Boris Johnson kept Cabinet ministers in the dark over the police investigation having been launched into allegations of rule-breaking parties in Downing Street and Whitehall.
The Prime Minister was aware that the Metropolitan Police officers had begun their work but decided against telling his top team when they met on Tuesday.
Their phones surrendered before entering the Cabinet Room, ministers were unaware of the dramatic development outside when Commissioner Dame Cressida Dick had announced the investigation was underway.
Downing Street said Mr Johnson judged it was best not to tell them about the “sensitive” matter because he did not want to “pre-empt a police statement”.
Though it is not entirely clear who knew what and when, ministers are unlikely to have known about the development for a full 20 minutes as the rest of Westminster reacted.
The first sign that the Metropolitan Police chief was planning to announce the investigation into alleged Covid breaches at the heart of Government was at 9.28am, when the move was reported by the Guido Fawkes website.
The Cabinet meeting began two minutes later, but ministers would have given up their phones as in normal protocol.
It would not have been until 10.30am when the meeting finished that Cabinet members began receiving back their phones to learn the news announced at around 10.11am.
During a briefing with journalists, the Prime Minister’s official spokesman confirmed Mr Johnson had been made aware of the investigation before the meeting began.
He said Mr Johnson “didn’t reference it specifically” but only “alluded to it” by insisting the saga would not deter the Government from “getting on with the job”.

Extracted material:
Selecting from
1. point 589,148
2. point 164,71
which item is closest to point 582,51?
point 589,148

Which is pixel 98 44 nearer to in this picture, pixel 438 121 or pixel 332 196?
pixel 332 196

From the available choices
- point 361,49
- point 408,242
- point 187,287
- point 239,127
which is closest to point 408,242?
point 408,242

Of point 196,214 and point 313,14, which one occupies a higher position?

Directions:
[A] Reproduce the news report between "The Prime Minister was" and "met on Tuesday.", inclusive.
[B] Summarize the news report in two sentences.
The material has no connection to the news report.

Answers for the exercise:
[A]
The Prime Minister was aware that the Metropolitan Police officers had begun their work but decided against telling his top team when they met on Tuesday.

[B] Boris Johnson knew the Metropolitan Police had begun investigating alleged rule-breaking parties in Downing Street and Whitehall, but he did not tell Cabinet ministers at their Tuesday meeting, where they had surrendered their phones. Downing Street said he judged it best not to pre-empt a police statement on the sensitive matter, and his spokesman said he only alluded to it by insisting the Government would keep getting on with the job.